Graham Reid | | 1 min read
Sometimes there is an eloquence and directness in simplicity: "Wild thing, you make my heart sing . . ."
Hard to improve on that.
Or this blunt sentiment by Joe Jones, a rhythm and blues singer from New Orleans who once had the gall to claim he wrote the classic Iko Iko for the Dixie Cups whom he managed. Wasn't the first time Joe had been dragged into court for claiming he'd written a classic, but let's give him his due.
He did take this song onto the charts -- and didn't claim it as his own. It was actually written by Reggie Hall who was Fats Domino's brother-in-law, and when Fats turned it down Joe had the sense to pick it up. That was in '58, but the record did nothing.

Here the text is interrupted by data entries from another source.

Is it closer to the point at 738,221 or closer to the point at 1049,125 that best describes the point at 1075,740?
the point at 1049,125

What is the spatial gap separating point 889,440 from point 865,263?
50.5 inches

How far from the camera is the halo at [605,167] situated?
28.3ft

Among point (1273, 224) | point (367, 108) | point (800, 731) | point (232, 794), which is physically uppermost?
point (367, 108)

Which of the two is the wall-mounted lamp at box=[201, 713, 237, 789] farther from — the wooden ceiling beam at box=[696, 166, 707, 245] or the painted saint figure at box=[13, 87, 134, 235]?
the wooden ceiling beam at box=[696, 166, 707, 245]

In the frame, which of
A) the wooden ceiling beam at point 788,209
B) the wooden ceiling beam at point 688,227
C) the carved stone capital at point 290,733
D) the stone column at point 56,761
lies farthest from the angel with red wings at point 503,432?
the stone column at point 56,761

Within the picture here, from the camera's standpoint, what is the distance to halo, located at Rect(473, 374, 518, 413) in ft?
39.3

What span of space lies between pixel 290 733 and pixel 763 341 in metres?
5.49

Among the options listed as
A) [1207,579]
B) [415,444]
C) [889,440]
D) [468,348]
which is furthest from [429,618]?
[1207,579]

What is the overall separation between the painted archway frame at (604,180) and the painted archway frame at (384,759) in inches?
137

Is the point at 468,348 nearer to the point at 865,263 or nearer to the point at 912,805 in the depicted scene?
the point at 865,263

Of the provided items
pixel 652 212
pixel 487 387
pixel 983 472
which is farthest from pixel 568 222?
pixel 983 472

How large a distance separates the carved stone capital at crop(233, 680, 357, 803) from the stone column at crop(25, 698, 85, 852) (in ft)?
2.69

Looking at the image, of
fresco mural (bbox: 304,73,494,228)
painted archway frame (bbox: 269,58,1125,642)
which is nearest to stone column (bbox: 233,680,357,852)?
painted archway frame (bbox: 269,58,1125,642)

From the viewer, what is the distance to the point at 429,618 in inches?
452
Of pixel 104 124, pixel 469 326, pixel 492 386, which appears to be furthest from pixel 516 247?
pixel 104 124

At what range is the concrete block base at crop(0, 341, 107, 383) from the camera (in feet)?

Two year later he re-recorded it and it went into the top five in the US.
And although often written off as a novelty song, there's something slightly Jamaican dancehall and calypso about the great Harold Battiste's arrangement . . . and Joe's delivery is that of a worn-down man who is just, like, soooo over it.
Jeez, he's had to listen to this woman goin' on and on and on . . .
And of course (because that's what it was like on the charts in those days) there was an answer song: Martha Nelson (on the same label) weighed in with I Don't Talk Too Much.
Joe never had another hit but -- because he never saw proper money from his hit -- was a longtime advocate of artists' rights (there's an irony there, right?) and he died in '05 age 79.
You pity his poor wife Marion.
Anytime she started in on something, she must have known what Joe was thinking.